Newcomer und ihre Mittel zum musikalischen Erfolg

Wer macht die kommenden Stars? Youtube, Mp3-Verkaufsportale wie iTunes oder Streaming-Anbieter wie Spotify? Künstler wie Maggie Lindemann, RIN, Lion Cayden oder Kamaliya versuchen alle ihren eigenen Weg zu finden. Doch wer von ihnen ist aktuell wirklich angesagt?

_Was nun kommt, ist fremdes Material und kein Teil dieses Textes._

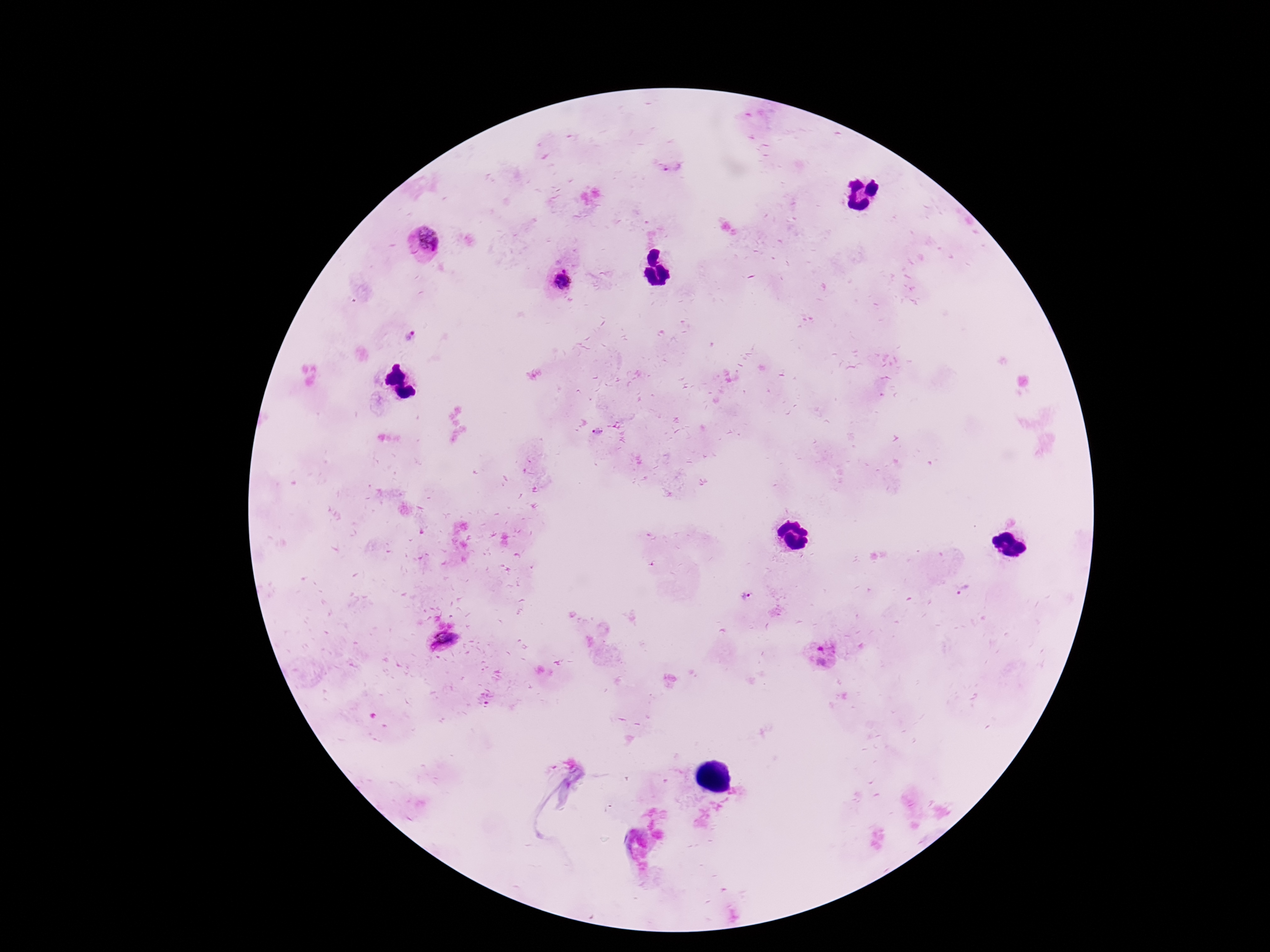
Approximate centers as [x, y] in pixels.
Plasmodium parasites: [673, 168], [425, 241], [563, 279], [410, 337], [598, 432], [963, 590], [746, 595], [442, 639], [822, 655].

Zum einen gibt es die Streaming-Stars: Mit sommerlichen, frechen elektronischen Pop-Beats steht der „Cheat Codes x Cade Remix“ von Maggie Lindemann schon seit Wochen ganz weit oben in den deutschen Spotify-Charts und hat es nun mit mehr als 190.000 Streams pro Tag sogar schon Platz 16 der täglichen Spotify-Charts erreicht. Dazu hat mit Sicherheit die wirksame Platzierung in Playlists wie „Today’s Top Hits“ mit drei Millionen Abonnenten oder „Happy Hits“ mit mehr als eine halbe Million Abonnenten geholfen.  Dank 0,69 €-Aktion hat sich der Titel mittlerweile auch schon bis auf Platz 74 der iTunes-Charts hochkämpfen können und steht sogar in den regulären deutschen Verkaufscharts hauptsächlich dank Streamings auf der 73 , aber für den wirklichen Sommerhit fehlt dann noch das dazugehörte Airplay der Radiostationen:

Einen ähnlichen Streamingerfolg kann auch der erfolgreich werdende Newcomer RIN verzeichnen, der mit seinem gechillten, in Jugendsprache verfasstem Deutsch-Pop-Rap-Lied „Bros“, zu dem Minthendo den Beat beigesteuert hat, bei Spotify schon mehr als 1,5 Millionen Mal gestreamt wurde. Kein Wunder, denn das Lied ist schließlich auf Playlisten wie „Top Hits Deutschland“,  „Generation Deutschrap“ oder „Chillige Bässen“ mit mehreren zehntausenden Hören gelistet. Dank des Streaming war schon Platz 61 der deutschen Charts drin und das, obwohl die Verkäufe im Moment eher schleppend laufen (aktuell Platz 164 bei iTunes):

Eine ganze andere Art der Promo hat der Sänger Lion Cayden, denn ganz überraschend hingegen ist er mit seinem Poplied „Sweet Summer July“ schon auf Platz 3 bei iTunes, obwohl das Lied bei keinem Streaminganbieter vorhanden ist und auch erst bei LastFM viermal (!) getrackt wurde. Seltsamerweise findet man bei Youtube sehr viele positive, englischsprachige Kommentare von Usern, die alle die gleiche Channels abonniert haben und selbst keine Videos hochgeladen haben:

Auch bei iTunes überwiegen die 5-Sterne-Rezensionen mit englischen Kommentaren und das, obwohl Lion Cayden laut http://kworb.net/itunes/artist/lioncayden.html nur im deutschen iTunes erfolgreich ist und sonst nirgends auf der Welt. Seltsam, oder?

Bei Sängerin Kamaliya stimmen zwar auch mal wieder die Kaufzahlen bei iTunes, aber die recht simpel produzierte Dance-Version „Sign your name (Cover)“ hat bei iTunes durchweg 1 Sterne bekommen und bei Spotify wurde das Lied trotz des Verkaufserfolgs auch erst weniger als 1000mal gespielt.

Da ist es dann natürlich auch fraglich, wer das Lied denn gekauft hat. Selbst bei dem letzten Album von Mark Medlock, welches er in Eigenproduktion aufgenommen hat, gab es noch ein paar positive Kommentare…

Woher nun die Käufe bei Lion Cayden oder Kamaliya stammen, ist für den normalen Nutzer natürlich nicht einsehbar, weshalb es sich nicht 100%ig sagen lässt, ob es nun Fake-Käufe sind oder nicht. Allerdings sind bei beiden sehr seltsame Auffälligkeiten vorhanden, die Zweifel an der Echtheit des Erfolgs sähen während bei Künstlern wie Maggie Lindemann oder Rin klar ist, dass der Erfolg durch gute Platzierungen in relevanten Spotify-Playlisten stammt.